A quick way to bypass that relay, the roll over sensor, and all the other crap is to run a jumper wire from battery + to the red and black wire on the coil. If it will start with that in place then you start working on which component is bad.

On the wife's 420, that fuel injection relay you pictured was clicking, but wasn't making a good connection. After about the 5th time I removed it and plugged it back in while troubleshooting it suddenly worked fine and has ever since, so obviously I had a bit of corrosion in the plug that was wiped clean by repeated plugging and unplugging.
Thanks for the tip; both of them.

The 420 runs a few seconds when the intake is doused with chemtool brake clean.
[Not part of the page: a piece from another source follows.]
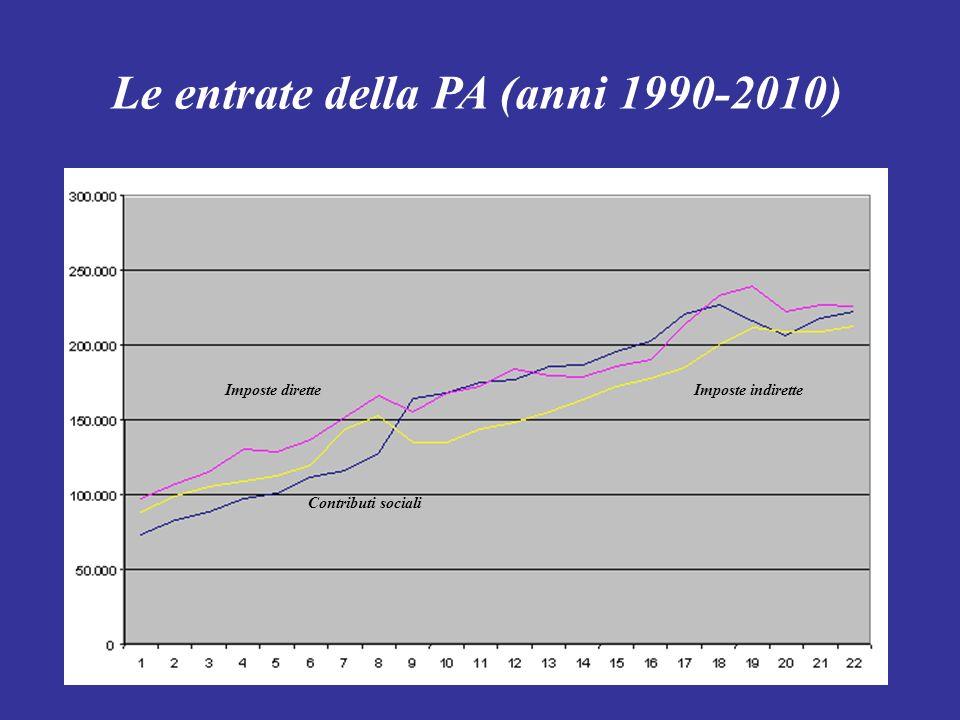 Le entrate della PA (anni 1990-2010) Imposte dirette Contributi sociali Imposte indirette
Does that not eliminate a bad coil?

My wife is milking the mothers day thing. I have to do stuff with and for her, but I'll get back on this by late afternoon.

Thanks again.
 
I’m far from a electrical genius but got a good understanding of it . Personally I’d cut that section out and solder a new piece in with shrink wrap . Like jeep said if it’s not severed then that’s not your problem . I’d do what Jeep says , seems like he has more experience with the new systems.
I'm thinking the mouse damage did not cause the issue because the bare wires aren't grounding/shorting on anything. But it still has to be repaired.

My anal side (LOL) agrees and is tempted to do a gauge match with the wire. Just in case the current flow to wherever that red striped blue wire terminates, is super sensitive.
 
I'm thinking the mouse damage did not cause the issue because the bare wires aren't grounding/shorting on anything. But it still has to be repaired.



My anal side (LOL) agrees and is tempted to do a gauge match with the wire. Just in case the current flow to wherever that red striped blue wire terminates, is super sensitive.


I would ! It would bug me knowing that It was like that and I didn’t fix it right
 
Thanks for the tip; both of them.

The 420 runs a few seconds when the intake is doused with chemtool brake clean. Does that not eliminate a bad coil?

My wife is milking the mothers day thing. I have to do stuff with and for her, but I'll get back on this by late afternoon.

Thanks again.


That jumper trick will basically bypass the fuel injection relay, the bank angle sensor, and if it runs with the jumper you can start looking at those components one at a time (tells you the problem is not a bad fuel pump, injector etc)
 
That jumper trick will basically bypass the fuel injection relay, the bank angle sensor, and if it runs with the jumper you can start looking at those components one at a time (tells you the problem is not a bad fuel pump, injector etc)
An excellent tactic! Thanks for that Jeep. I would like your opinion on my reasoning.

EDIT: post # 32 explains my misdiagnosis below

While holding the fuel pump in my hand, with it's + and - leads hooked directly to a fully charged battery, I hear nothing and feel nothing; doesn't that tell me the pump has pumped its last?
 
Yeah, the fuel pumps on the EFI machines aren't stout at all. If you leave them for any length of time with ethanol fuel in them it will ruin them.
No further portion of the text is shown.